# [TEXT PASSAGE]
BEGIN

So I put a test clip on the option rom and wired it to a 27C256 pinout but
my TL866 and couldn't read the rom. Can anyone verify that the pinout here
ftp://ftp.whtech.com/club100/rom/pinouts.txt is correct?

I found ARTROM (also on club100) which does indeed dump the option rom to
the serial port to a rom burner called an A.R.T which I saw a picture of on
club100.  I thought I might be able to capture the serial port contents but
I'm not seeing any output from the T102, so there must be some handshaking
expected.  I was hoping this had an easy answer to it.

I guess I'll doubleXtriple check my wiring and try the TL866 again.

On Wed, Mar 15, 2017 at 9:07 PM, Brian White <[email protected]> wrote:

> If the machine is a Model100, 102, or any of it's cousins, the system rom
> is already available for download unless it's a some unusual non-English
> variant.
>
> If you are talking about the option-rom, those unplug, no unsoldering.
> And, many of those are already dumped by someone else long ago too and
> available for download.
>
> If it's not a Model 100 or related, then most likely you can still read it
> with a test clip, although you have to buy one and they are $30 minimum
> usually.
>
> In the case of a removable option rom, and one that isn't already
> available for download, then you need a wiring adapter to read it in a
> programmer, to translate from M100-option-rom pinout to 27C256 pinout. For
> a one-off, you can just do this manually by rearranging the 28 jumper wires
> from the programmer to the test clip. The option rom pinout translation is
> published a few different places and easy to google up.
>
> I would say a TL866 usb programmer makes more sense today than Willem.

END

# [GIVEN INFORMATION]

BEGIN

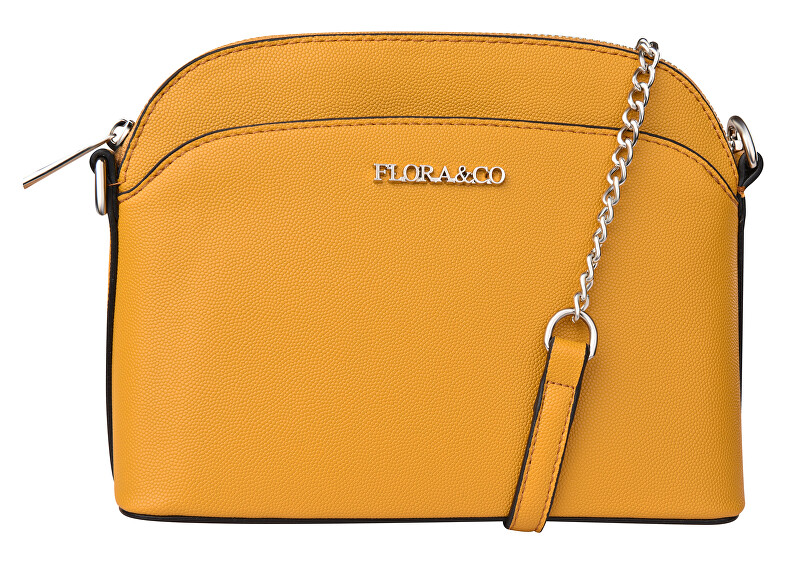 FLORA & CO Geant Crossbody Pentru Femei 9546 Moutarde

END

# [TASK ITEM A]
Answer these from the option ROM post:
(i) Which programmer failed to read the ROM?
(ii) What is the rom burner called that ARTROM sends its dump to?
(iii) According to the quoted reply, how many jumper wires does the manual rearranging involve?
# [TASK ITEM B]
Render this sentence from the option ROM post in Spanish: "If you are talking about the option-rom, those unplug, no unsoldering."
# [TASK ITEM C]
Pick up the option ROM post after its last line and keep writing.
The listing has no role in any of this.

# [RESPONSE A]
(i) The TL866.
(ii) An A.R.T.
(iii) 28.

# [RESPONSE B]
Si te refieres a la ROM opcional, esas se desenchufan, sin necesidad de desoldar.

# [RESPONSE C]
> Willem needs a real parallel port, which no one has any more. A
> usb-parallel adapter doesn't work.
>
> Then again, maybe you could use a willem on the M100 itself, which does
> have a parallel port. I don't know if any software already exists to
> operate a willem board from a m100, or how hard it would be to write from
> scratch yourself.
>
> I do know that a TL866 is $30-$40, runs on usb, and has both a free
> windows gui app, and a small simple open source utility to operate it from
> linux or osx.
>
> As far as a program to dump the rom, as far as I can tell, you can only do
> it from a compiled binary, not from basic. The system rom and option rom
> both live at the same location in memory, and you access the option rom by
> toggling a special bit called STROM (standard rom). If you do it from
> basic, then the machine immediately crashes, because BASIC is no longer
> there.
>
> I don't know of a compiled binary to do it other than artrom, but I assume
> artrom only expects to write to an artrom burner and has no alternate
> option to dump plain hex text.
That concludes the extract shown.